Je ne suis pas vraiment régulière avec la publication des billets, alors que j’achève mes lectures à un bon rythme, autant dire que j’ai plusieurs chroniques en retard à rédiger (pour l’instant, 3), donc je profite d’un regain de motivation pour écrire tout de suite, avant de retomber dans la procrastination hebdomadaire du week-end.
Il y a quelques jours, j’ai fini ma très très longue lecture d’un roman tout récent de John Irving (oui, oui, celui de Garp) : A moi seul bien des personnages. En lisant la quatrième de couverture de ce livre de presque 600 pages, je m’imaginais découvrir l’histoire d’un garçon qui devient homme en même temps qu’écrivain. Puis en commençant la lecture, j’ai pensé lire l’aventure d’un adolescent qui a ses premiers émois tout en étant indétachable des troupes de théâtre de sa petite ville (oui, ce n’est pas très claire comme description). D’où le titre. Mais ce roman se révèle beaucoup plus vaste, plus intime que cela. En même temps, en 600 pages, il peut se le permettre.

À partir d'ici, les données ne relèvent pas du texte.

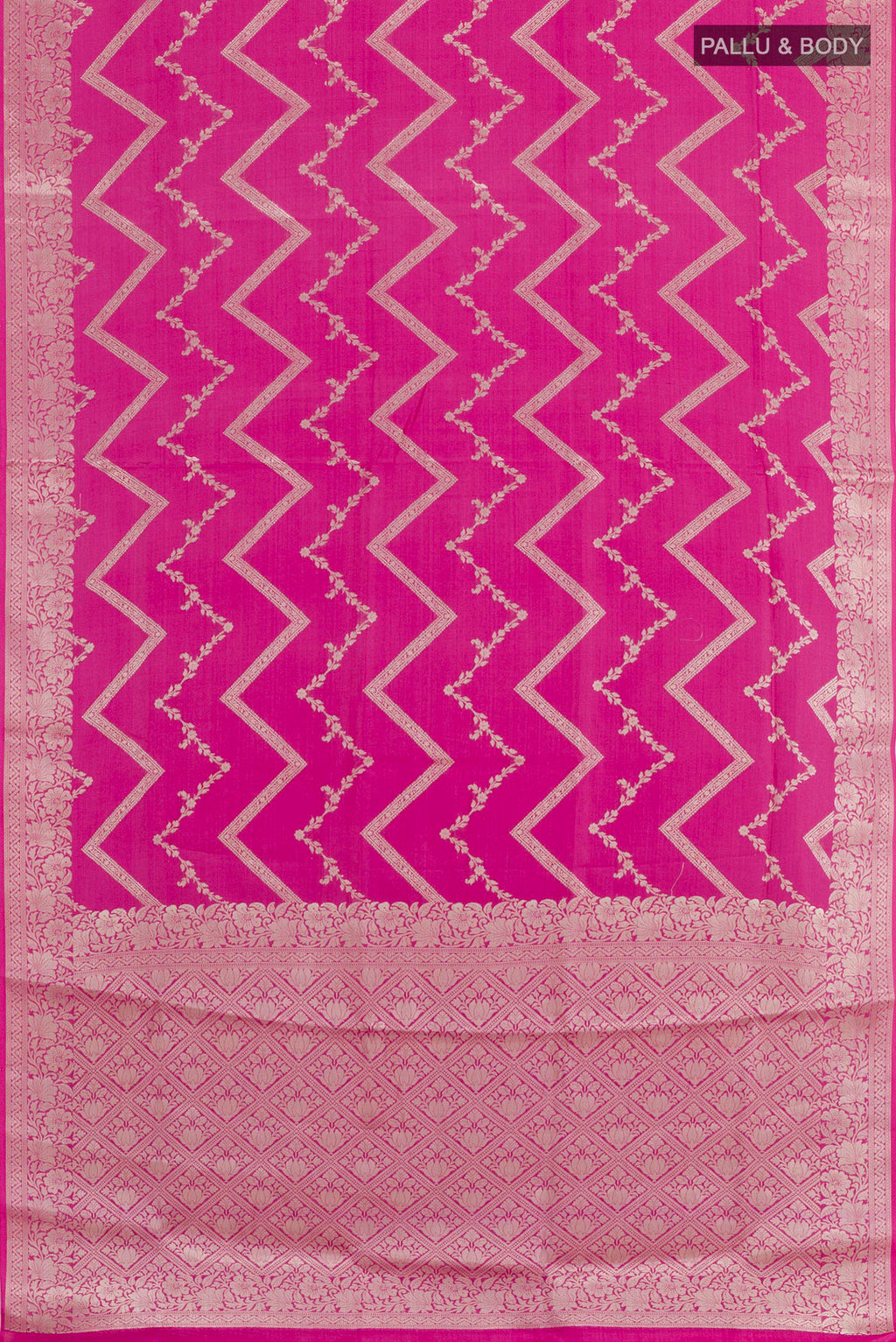 Flat view of Pink Tussar Silk Saree with Zari Brocade on the body and Zari Border. 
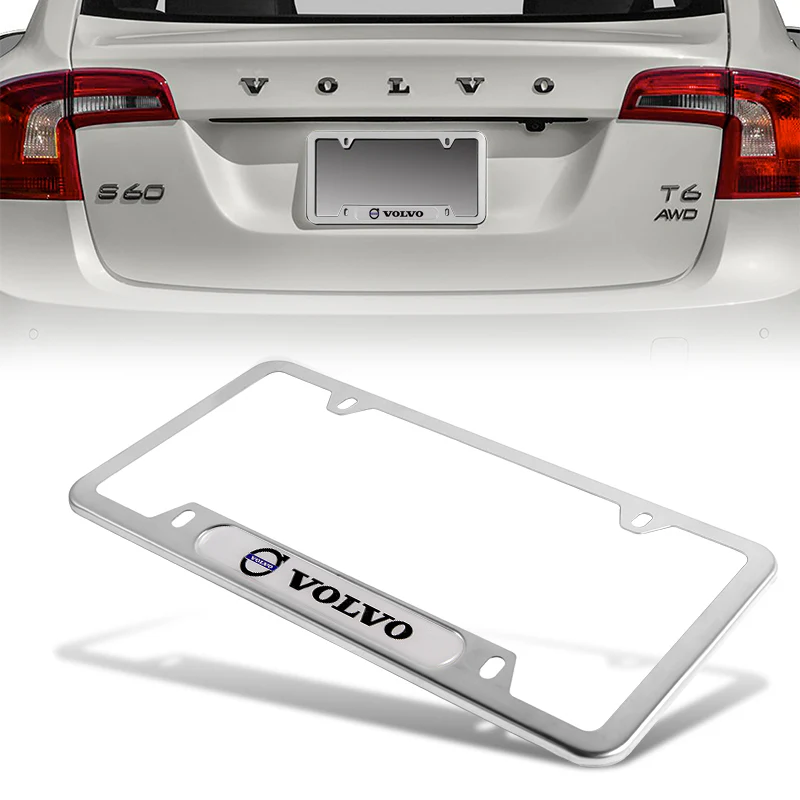 2PCS VOLVO Stainless Steel New Silver Metal License Plate Frame - Image 5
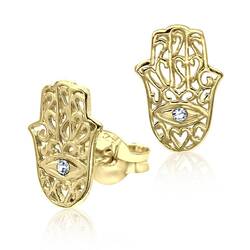 Gold Plated Hamsa Silver Stud Earring STS-543-GP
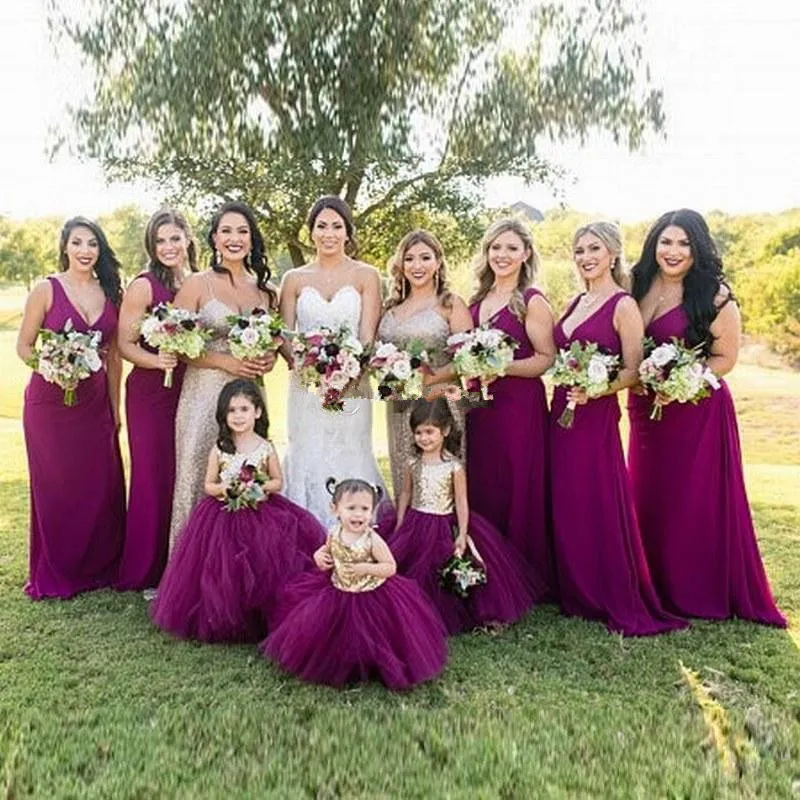 Raspberry flower girl sales dresses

Le héros s’appelle Billy, il a soixante-quinze ans, et nous raconte la vie qu’il a eu, entre l’ardesse de son adolescence et ses réflexions d’adulte. On est donc immergé dans sa vie de jeune garçon pensionnaire d’un lycée non mixte. Et très vite, on découvre que Billy n’a pas l’amour conventionnel qu’on attendrait d’un gamin américain d’une ville de province. En effet, il a le béguin pour son beau-père ou encore pour un camarade de classe, lutteur exceptionnel. Mais il est aussi très intrigué par la petit poitrine de la bibliothécaire municipale – beaucoup plus âgée que lui –, et fait semblant de s’intéresser amoureusement à sa meilleure amie. Bref, Billy se cache, révèle à bien peu de gens ses véritables sentiments, se dissimule derrière des personnages, des masques.
Vous l’aurez compris, ce livre parle de sexualité, notamment de celle qui n’est pas « normale », du moins pour l’entourage de ce jeune garçon. Mais il n’y a pas que le héros qui possède des penchants que l’on acceptait mal en ce lieu et cette époque. Sa famille renferme quelques secrets, idem pour ses connaissances ou même ses amis. Billy va grandir, devenir un adulte et écrivain complet. Il va comprendre que fuir n’est pas une solution. Il suffit juste d’être discret pour ne pas gêner les autres, sans pour autant nier ce que l’on est ou ce que l’on veut être. Il se rend compte qu’autour de lui nombreux sont ceux qui portent des masques.
Bref, je me mélange un peu les pinceaux, il est difficile de parler de ce long roman sans s’y perdre tellement il est vaste et profond. La seule chose que je peux vous dire sans me tromper, c’est à quel point cette lecture est atypique. Elle demande beaucoup d’investissement de la part du lecteur, mais qu’on est ravi d’offrir à la plume de l’auteur. En effet, cette histoire n’est pas résumable, il faut la lire et la vivre. C’est une vie de questionnement, de doute, d’attente, de découverte(s), le genre de vie qu’on croise rarement et qu’on expérimente encore moins. C’est riche d’enseignement, d’humilité, d’acceptation envers toutes les personnes de ce monde, quelque soit leur genre, leur sexualité. Il faut se laisser emporter par ce style qui prend son temps, qui décrit beaucoup mais de façon bien choisie.
Encore une fois, John Irving est l’auteur d’une œuvre vraiment à part, en dehors de la littérature de fiction traditionnelle. Un roman à découvrir en prenant son temps.
John Irving, A moi seul bien des personnages, traduction de l’anglais par Josée Kamoun et Olivier Grenot, Points (P3264), 8€50.